**Record extracts:**
====================

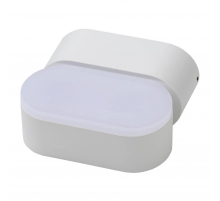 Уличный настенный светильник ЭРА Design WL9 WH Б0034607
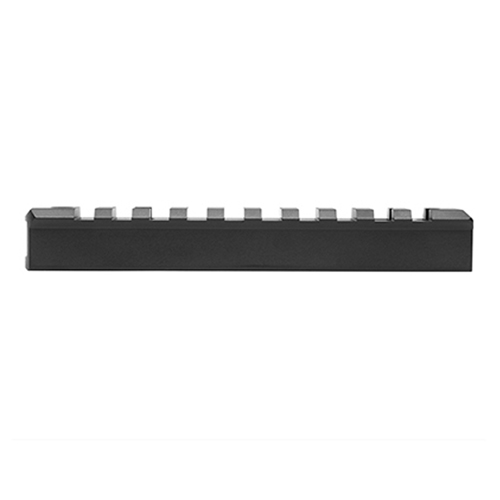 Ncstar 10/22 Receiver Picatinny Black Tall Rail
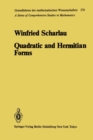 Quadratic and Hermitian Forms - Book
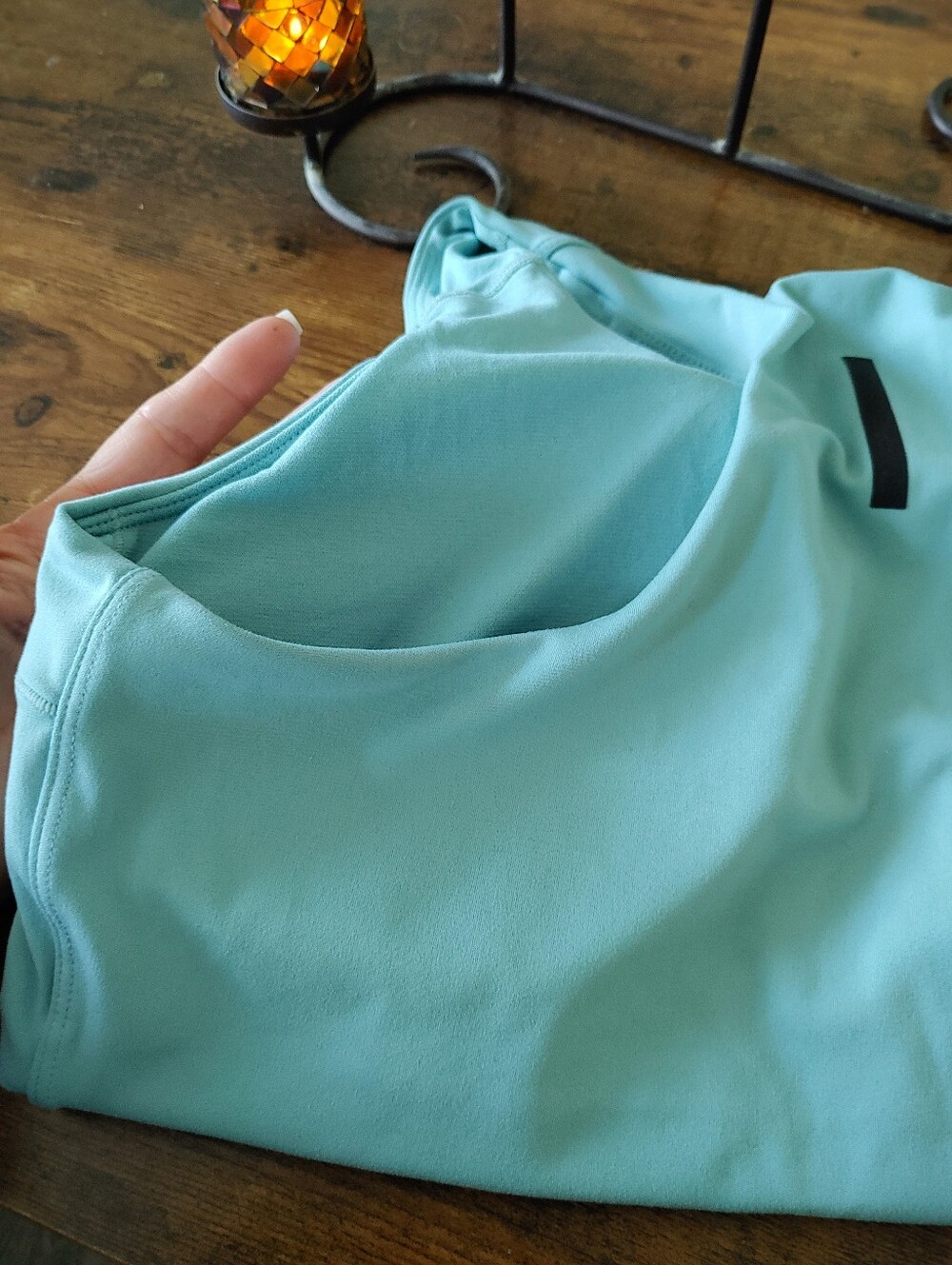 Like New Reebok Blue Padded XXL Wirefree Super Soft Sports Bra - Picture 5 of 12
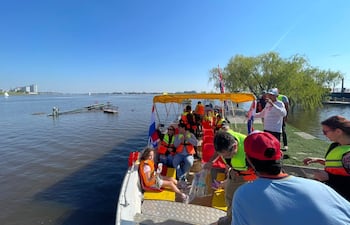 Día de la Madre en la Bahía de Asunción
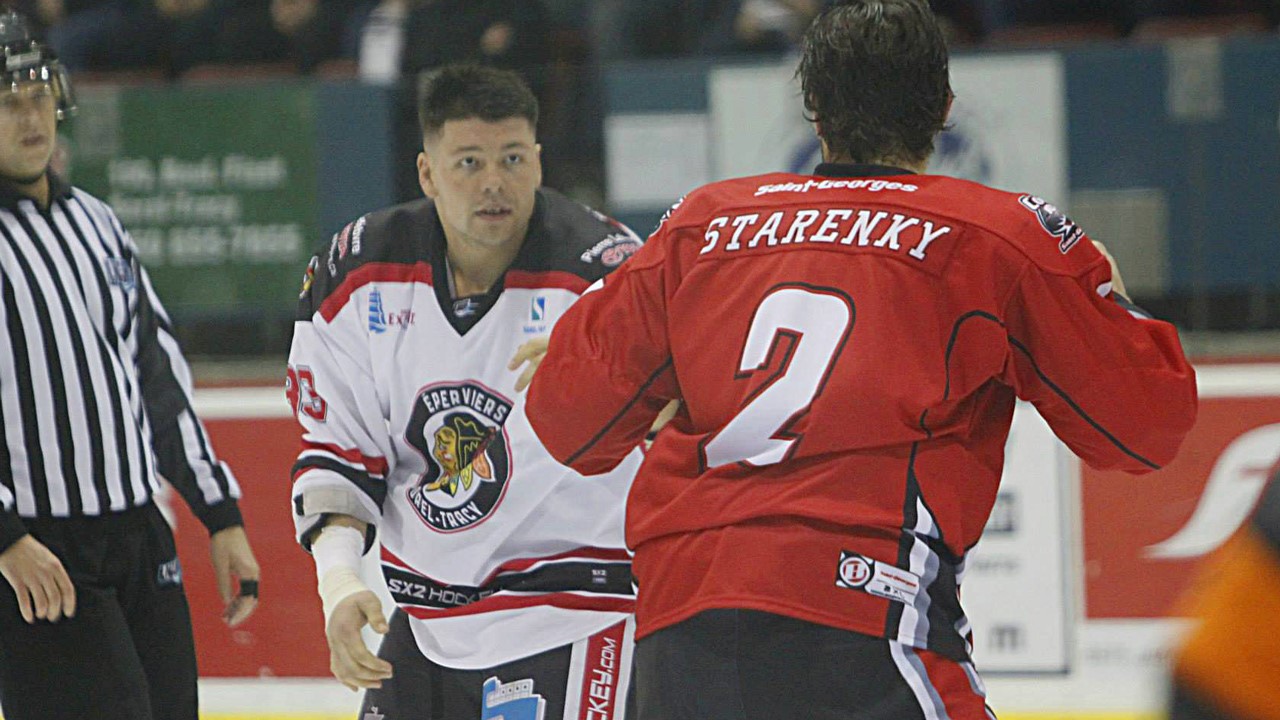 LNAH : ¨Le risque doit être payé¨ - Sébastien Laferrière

====================

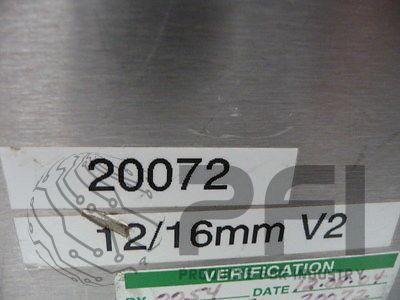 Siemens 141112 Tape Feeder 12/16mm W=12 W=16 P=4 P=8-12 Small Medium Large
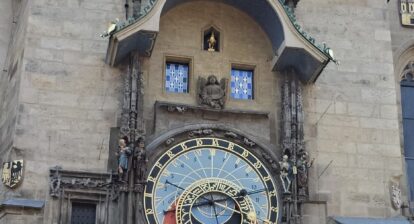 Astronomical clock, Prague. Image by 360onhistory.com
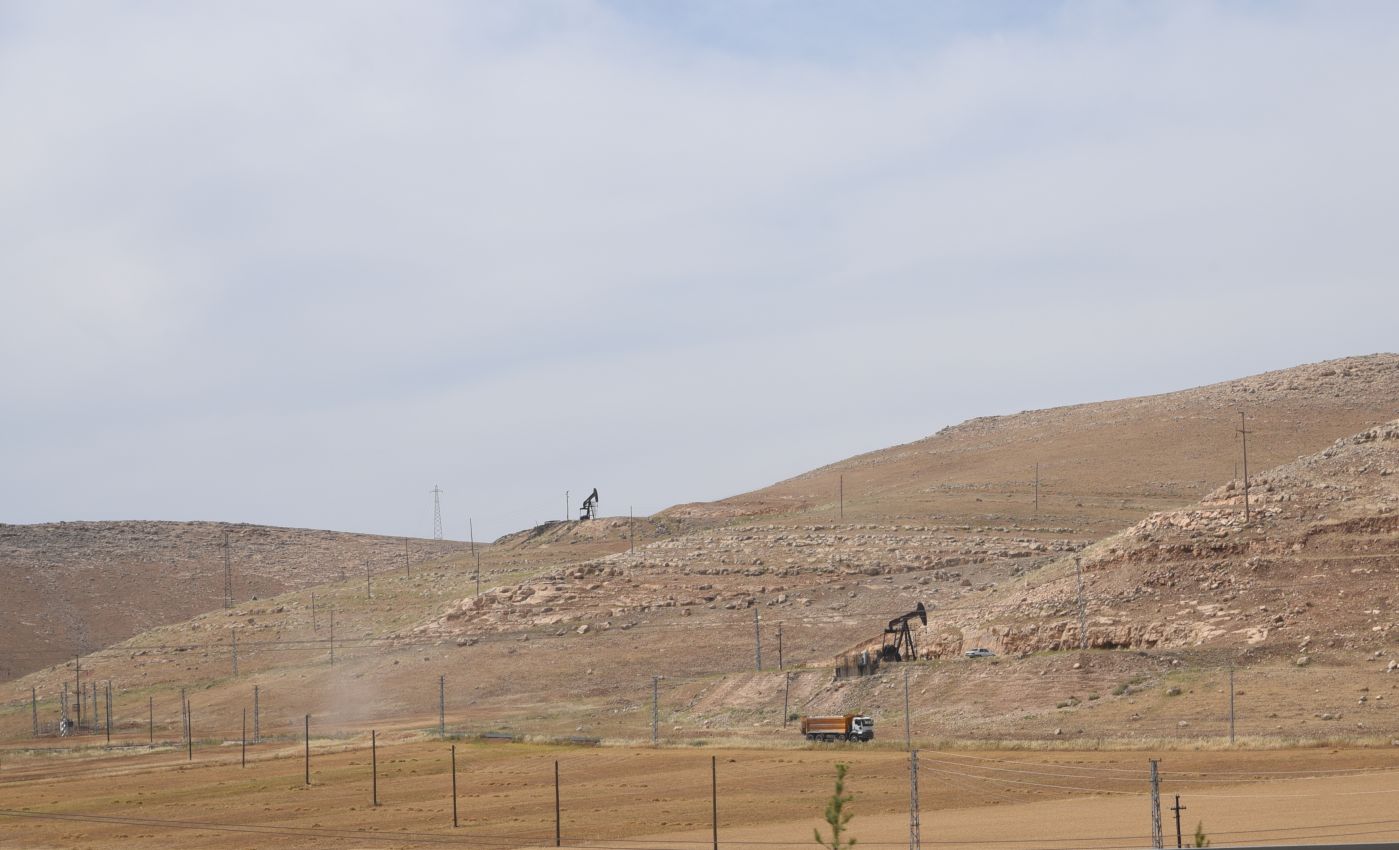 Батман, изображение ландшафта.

====================

**Directions for this task:** Set down the part of the listing that opens with the line containing "Уличный настенный светильник" and closes with the line containing "LNAH : ¨Le risque", both included, copying each line exactly and leaving the pictures out of the answer.

**Task response:**
 Уличный настенный светильник ЭРА Design WL9 WH Б0034607
 Ncstar 10/22 Receiver Picatinny Black Tall Rail
 Quadratic and Hermitian Forms - Book
 Like New Reebok Blue Padded XXL Wirefree Super Soft Sports Bra - Picture 5 of 12
 Día de la Madre en la Bahía de Asunción
 LNAH : ¨Le risque doit être payé¨ - Sébastien Laferrière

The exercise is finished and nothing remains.